Brief: From the line with "When examining" to the final line of the records, reproduce every line exactly and only those lines.

Spatial reasoning dataset excerpts:
___
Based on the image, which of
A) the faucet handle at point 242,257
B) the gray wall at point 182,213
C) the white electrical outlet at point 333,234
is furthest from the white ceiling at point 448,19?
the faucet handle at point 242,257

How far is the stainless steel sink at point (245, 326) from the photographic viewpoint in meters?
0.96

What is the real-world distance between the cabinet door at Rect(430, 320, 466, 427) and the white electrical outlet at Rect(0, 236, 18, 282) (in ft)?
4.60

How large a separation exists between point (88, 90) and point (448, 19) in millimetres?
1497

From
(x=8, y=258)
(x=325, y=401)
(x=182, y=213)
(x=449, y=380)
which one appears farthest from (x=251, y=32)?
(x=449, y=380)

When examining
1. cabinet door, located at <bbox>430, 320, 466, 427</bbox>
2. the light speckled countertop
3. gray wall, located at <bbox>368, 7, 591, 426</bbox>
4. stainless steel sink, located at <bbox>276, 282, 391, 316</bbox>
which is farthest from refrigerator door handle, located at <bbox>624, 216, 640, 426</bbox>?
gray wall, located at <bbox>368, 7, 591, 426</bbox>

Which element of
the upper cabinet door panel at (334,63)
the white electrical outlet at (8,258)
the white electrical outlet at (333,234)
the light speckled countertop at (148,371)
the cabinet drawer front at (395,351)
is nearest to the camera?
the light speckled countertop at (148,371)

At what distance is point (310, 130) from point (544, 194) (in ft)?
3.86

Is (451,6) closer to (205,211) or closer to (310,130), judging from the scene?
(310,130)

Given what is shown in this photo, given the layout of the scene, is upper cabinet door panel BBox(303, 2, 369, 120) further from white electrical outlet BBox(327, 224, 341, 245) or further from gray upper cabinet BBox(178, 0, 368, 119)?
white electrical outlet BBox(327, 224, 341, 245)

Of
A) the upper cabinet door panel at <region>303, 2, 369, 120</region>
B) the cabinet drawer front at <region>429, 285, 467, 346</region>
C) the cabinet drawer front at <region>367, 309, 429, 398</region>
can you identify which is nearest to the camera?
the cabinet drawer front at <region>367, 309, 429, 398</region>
___
Expected answer:
When examining
1. cabinet door, located at <bbox>430, 320, 466, 427</bbox>
2. the light speckled countertop
3. gray wall, located at <bbox>368, 7, 591, 426</bbox>
4. stainless steel sink, located at <bbox>276, 282, 391, 316</bbox>
which is farthest from refrigerator door handle, located at <bbox>624, 216, 640, 426</bbox>?
gray wall, located at <bbox>368, 7, 591, 426</bbox>

Which element of
the upper cabinet door panel at (334,63)
the white electrical outlet at (8,258)
the white electrical outlet at (333,234)
the light speckled countertop at (148,371)
the cabinet drawer front at (395,351)
is nearest to the camera?
the light speckled countertop at (148,371)

At what distance is point (310, 130) from point (544, 194) (in ft)?
3.86

Is (451,6) closer to (205,211) or closer to (310,130), judging from the scene?
(310,130)

Given what is shown in this photo, given the layout of the scene, is upper cabinet door panel BBox(303, 2, 369, 120) further from white electrical outlet BBox(327, 224, 341, 245) or further from gray upper cabinet BBox(178, 0, 368, 119)?
white electrical outlet BBox(327, 224, 341, 245)

Of
A) the upper cabinet door panel at <region>303, 2, 369, 120</region>
B) the cabinet drawer front at <region>429, 285, 467, 346</region>
C) the cabinet drawer front at <region>367, 309, 429, 398</region>
can you identify which is nearest to the camera?
the cabinet drawer front at <region>367, 309, 429, 398</region>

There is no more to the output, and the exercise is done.